Exercise details:
Transcribe the records below. Leave nothing out and change nothing.

Records supplied:
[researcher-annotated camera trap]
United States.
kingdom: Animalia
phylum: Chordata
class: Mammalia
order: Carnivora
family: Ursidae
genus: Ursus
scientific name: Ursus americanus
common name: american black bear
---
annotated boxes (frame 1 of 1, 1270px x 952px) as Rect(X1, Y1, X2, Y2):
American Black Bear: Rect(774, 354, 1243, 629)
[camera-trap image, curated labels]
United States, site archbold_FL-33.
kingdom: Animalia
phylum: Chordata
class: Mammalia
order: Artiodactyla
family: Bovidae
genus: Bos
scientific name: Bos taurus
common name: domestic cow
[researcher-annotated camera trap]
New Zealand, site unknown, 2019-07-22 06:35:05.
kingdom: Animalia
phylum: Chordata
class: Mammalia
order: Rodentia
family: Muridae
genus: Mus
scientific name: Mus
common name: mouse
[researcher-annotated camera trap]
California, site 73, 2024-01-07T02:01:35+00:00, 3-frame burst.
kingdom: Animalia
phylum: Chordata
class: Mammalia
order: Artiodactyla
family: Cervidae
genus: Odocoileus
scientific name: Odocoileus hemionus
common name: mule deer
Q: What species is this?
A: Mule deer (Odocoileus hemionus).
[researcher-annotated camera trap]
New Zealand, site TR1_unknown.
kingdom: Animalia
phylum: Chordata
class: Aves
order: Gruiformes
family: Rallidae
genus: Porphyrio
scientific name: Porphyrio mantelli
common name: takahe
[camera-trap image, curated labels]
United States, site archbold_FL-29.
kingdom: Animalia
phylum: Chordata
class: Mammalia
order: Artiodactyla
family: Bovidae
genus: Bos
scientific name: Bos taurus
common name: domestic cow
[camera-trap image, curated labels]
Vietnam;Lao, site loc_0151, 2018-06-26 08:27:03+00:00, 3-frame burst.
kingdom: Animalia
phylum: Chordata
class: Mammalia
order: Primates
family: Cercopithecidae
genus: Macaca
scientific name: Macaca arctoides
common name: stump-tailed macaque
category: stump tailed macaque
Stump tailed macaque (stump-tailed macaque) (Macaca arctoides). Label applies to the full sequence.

Your response:
[researcher-annotated camera trap]
United States.
kingdom: Animalia
phylum: Chordata
class: Mammalia
order: Carnivora
family: Ursidae
genus: Ursus
scientific name: Ursus americanus
common name: american black bear
---
annotated boxes (frame 1 of 1, 1270px x 952px) as Rect(X1, Y1, X2, Y2):
American Black Bear: Rect(774, 354, 1243, 629)
[camera-trap image, curated labels]
United States, site archbold_FL-33.
kingdom: Animalia
phylum: Chordata
class: Mammalia
order: Artiodactyla
family: Bovidae
genus: Bos
scientific name: Bos taurus
common name: domestic cow
[researcher-annotated camera trap]
New Zealand, site unknown, 2019-07-22 06:35:05.
kingdom: Animalia
phylum: Chordata
class: Mammalia
order: Rodentia
family: Muridae
genus: Mus
scientific name: Mus
common name: mouse
[researcher-annotated camera trap]
California, site 73, 2024-01-07T02:01:35+00:00, 3-frame burst.
kingdom: Animalia
phylum: Chordata
class: Mammalia
order: Artiodactyla
family: Cervidae
genus: Odocoileus
scientific name: Odocoileus hemionus
common name: mule deer
Q: What species is this?
A: Mule deer (Odocoileus hemionus).
[researcher-annotated camera trap]
New Zealand, site TR1_unknown.
kingdom: Animalia
phylum: Chordata
class: Aves
order: Gruiformes
family: Rallidae
genus: Porphyrio
scientific name: Porphyrio mantelli
common name: takahe
[camera-trap image, curated labels]
United States, site archbold_FL-29.
kingdom: Animalia
phylum: Chordata
class: Mammalia
order: Artiodactyla
family: Bovidae
genus: Bos
scientific name: Bos taurus
common name: domestic cow
[camera-trap image, curated labels]
Vietnam;Lao, site loc_0151, 2018-06-26 08:27:03+00:00, 3-frame burst.
kingdom: Animalia
phylum: Chordata
class: Mammalia
order: Primates
family: Cercopithecidae
genus: Macaca
scientific name: Macaca arctoides
common name: stump-tailed macaque
category: stump tailed macaque
Stump tailed macaque (stump-tailed macaque) (Macaca arctoides). Label applies to the full sequence.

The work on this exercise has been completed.